Uncertainty is Normal

Probability provides the language and tools to handle uncertainty.

Probability of an Event

- Event (A): An outcome to which a probability is assigned.
- Sample Space (S): The set of possible outcomes or events.
- Probability Function (P): The function used to assign a probability to an event.

Probability distribution: Shape or distribution of all events in the sample space

Two Schools of Probability

  • Frequentist Probability: objective approach
    • Events are observed and counted, and their frequencies provide the basis for directly calculating a probability.
    • p-values
    • confidence intervals

Probability theory was originally developed to analyze the frequencies of events.

  • Bayesian Probability: subjective approach
    • Probabilities are assigned to events based on evidence and personal belief and are centered around Bayes' theorem.
    • Bayes factors
    • credible interval for inference
    • Bayes estimator
    • maximum estimation for parameter estimation

One big advantage of Bayesian interpretation is that it can because to model our uncertainty about events that do not have long-term frequencies.

Joint, Marginal, and Conditional Probability

For two random variables $(A, B)$, probability of event $X = A$ and $Y = B$ equals

  • Joint Probability: Probability of events A and B; $P(A \ and \ B) = P(A\cap B)= P(X=A, Y=B)$
  • Marginal Probability: Probability of event A given variable Y; $P(X = A) = \sum_{i \in Y} P(X=A, Y=i)$
  • Conditional Probability: Probability of event A given event B; $\displaystyle P(X=A|Y=B) = \frac{P(X=A, Y=B)}{P(Y=B)}$

Probability for Indepencdence and Exclusivity

  • Independent $X$ and $Y$
    • Joint: $P(X=A \cap Y=B) = P(X=A) P(Y=B)$
    • Marginal: $P(X=A, Y) = P(X=A)$
    • Conditional: $P(X=A|Y=B) = P(X=A)$
  • Mutually exclusive $X$ and $Y$
    • Joint: $P(X=A \cap Y=B) = 0
    • $P(A \ or \ B) = P(A) + P(B) = P(A \cup B)$

------------------------------------------------

- [Job 1]:
Reproduce the probability notes word for word, from "Probability of an" up to and including "to an event.".

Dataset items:
------------------------------------------------

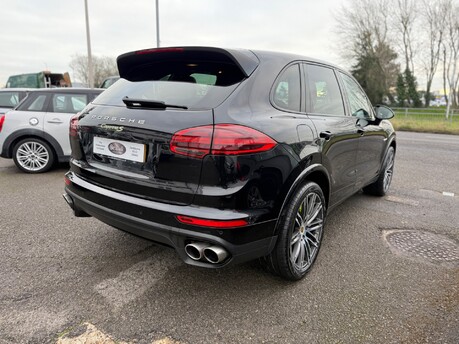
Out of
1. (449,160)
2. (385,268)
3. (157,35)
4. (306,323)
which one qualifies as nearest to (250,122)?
(306,323)

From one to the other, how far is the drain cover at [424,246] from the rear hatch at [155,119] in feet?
7.48

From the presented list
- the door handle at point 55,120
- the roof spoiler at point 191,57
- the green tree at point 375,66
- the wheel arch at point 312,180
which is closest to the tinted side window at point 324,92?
the wheel arch at point 312,180

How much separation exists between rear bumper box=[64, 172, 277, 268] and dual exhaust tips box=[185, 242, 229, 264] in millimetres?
26

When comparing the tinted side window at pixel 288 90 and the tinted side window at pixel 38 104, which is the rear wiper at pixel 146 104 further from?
the tinted side window at pixel 38 104

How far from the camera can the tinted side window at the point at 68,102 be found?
19.9 ft

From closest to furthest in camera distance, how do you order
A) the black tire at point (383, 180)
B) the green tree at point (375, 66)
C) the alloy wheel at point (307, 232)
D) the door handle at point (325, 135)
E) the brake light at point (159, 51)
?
the brake light at point (159, 51) < the alloy wheel at point (307, 232) < the door handle at point (325, 135) < the black tire at point (383, 180) < the green tree at point (375, 66)

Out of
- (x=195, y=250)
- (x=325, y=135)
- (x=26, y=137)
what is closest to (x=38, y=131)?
(x=26, y=137)

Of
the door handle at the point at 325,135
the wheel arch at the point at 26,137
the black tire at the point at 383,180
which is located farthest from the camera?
the wheel arch at the point at 26,137

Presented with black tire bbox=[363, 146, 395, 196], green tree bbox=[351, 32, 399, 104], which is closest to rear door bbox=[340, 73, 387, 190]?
black tire bbox=[363, 146, 395, 196]

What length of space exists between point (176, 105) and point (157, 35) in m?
16.9

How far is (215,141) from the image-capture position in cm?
194

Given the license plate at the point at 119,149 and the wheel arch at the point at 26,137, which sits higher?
the license plate at the point at 119,149

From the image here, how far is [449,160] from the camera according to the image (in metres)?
8.01

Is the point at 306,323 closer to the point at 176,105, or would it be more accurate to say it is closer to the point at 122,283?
the point at 122,283
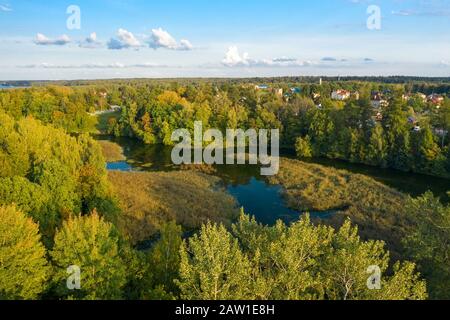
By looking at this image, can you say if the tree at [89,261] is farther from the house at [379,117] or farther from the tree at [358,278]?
the house at [379,117]

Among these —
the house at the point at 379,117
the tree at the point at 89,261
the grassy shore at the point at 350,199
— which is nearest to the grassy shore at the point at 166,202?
the grassy shore at the point at 350,199

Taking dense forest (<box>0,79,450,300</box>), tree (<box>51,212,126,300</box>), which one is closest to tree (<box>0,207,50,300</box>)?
dense forest (<box>0,79,450,300</box>)

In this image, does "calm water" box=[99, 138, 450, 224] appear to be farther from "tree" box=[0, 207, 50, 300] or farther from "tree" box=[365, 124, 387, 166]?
"tree" box=[0, 207, 50, 300]

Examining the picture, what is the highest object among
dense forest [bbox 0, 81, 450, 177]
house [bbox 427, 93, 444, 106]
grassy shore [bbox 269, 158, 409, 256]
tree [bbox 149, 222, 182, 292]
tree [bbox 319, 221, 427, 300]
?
house [bbox 427, 93, 444, 106]

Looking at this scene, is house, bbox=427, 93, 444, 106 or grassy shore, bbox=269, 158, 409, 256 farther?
house, bbox=427, 93, 444, 106

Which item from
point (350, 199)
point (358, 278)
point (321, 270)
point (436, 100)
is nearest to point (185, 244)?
point (321, 270)
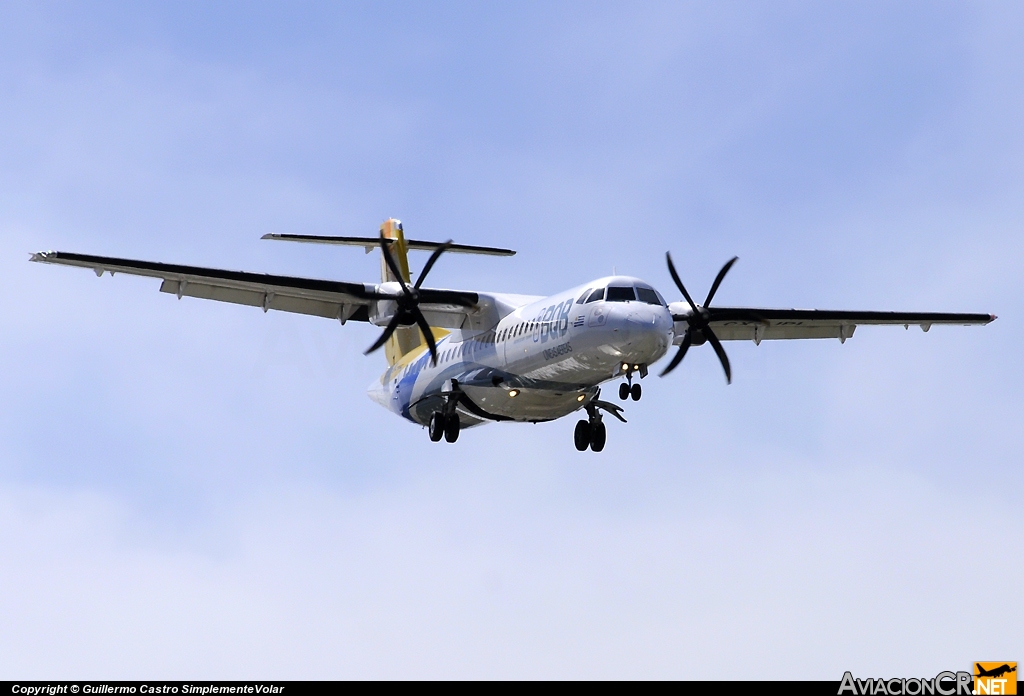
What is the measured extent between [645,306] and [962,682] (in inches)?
319

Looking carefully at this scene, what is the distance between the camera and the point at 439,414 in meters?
26.6

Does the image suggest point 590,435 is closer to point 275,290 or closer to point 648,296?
point 648,296

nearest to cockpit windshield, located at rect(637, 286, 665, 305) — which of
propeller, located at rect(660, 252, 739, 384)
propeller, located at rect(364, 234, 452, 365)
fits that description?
propeller, located at rect(660, 252, 739, 384)

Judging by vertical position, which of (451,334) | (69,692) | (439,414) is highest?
(451,334)

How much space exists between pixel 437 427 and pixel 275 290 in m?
4.37

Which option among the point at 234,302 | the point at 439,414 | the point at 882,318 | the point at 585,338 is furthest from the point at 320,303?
the point at 882,318

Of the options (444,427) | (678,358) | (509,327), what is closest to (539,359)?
(509,327)

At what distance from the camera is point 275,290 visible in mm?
25969

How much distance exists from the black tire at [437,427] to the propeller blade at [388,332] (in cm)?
227

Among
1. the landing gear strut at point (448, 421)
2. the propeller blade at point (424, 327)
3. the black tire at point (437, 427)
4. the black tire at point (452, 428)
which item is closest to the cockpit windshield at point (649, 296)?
the propeller blade at point (424, 327)

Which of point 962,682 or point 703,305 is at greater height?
point 703,305

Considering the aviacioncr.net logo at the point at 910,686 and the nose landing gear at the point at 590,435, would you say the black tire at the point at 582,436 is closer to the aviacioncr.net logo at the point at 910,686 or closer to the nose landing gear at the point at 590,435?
the nose landing gear at the point at 590,435

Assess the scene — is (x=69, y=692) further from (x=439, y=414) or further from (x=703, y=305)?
(x=703, y=305)

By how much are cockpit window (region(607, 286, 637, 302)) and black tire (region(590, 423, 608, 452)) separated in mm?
4639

------------------------------------------------

- [Job 2]:
In the dataset items, substitute "cabin window" for "cockpit window" from the line with "Assess the scene" up to and including the last line of the entries, and return only those lines with nothing else changed.

- [Task answer 1]:
Probability of an Event

- Event (A): An outcome to which a probability is assigned.
- Sample Space (S): The set of possible outcomes or events.
- Probability Function (P): The function used to assign a probability to an event.

- [Task answer 2]:
Assess the scene — is (x=69, y=692) further from (x=439, y=414) or further from (x=703, y=305)?
(x=703, y=305)

By how much are cabin window (region(607, 286, 637, 302)) and black tire (region(590, 423, 608, 452)) separated in mm?
4639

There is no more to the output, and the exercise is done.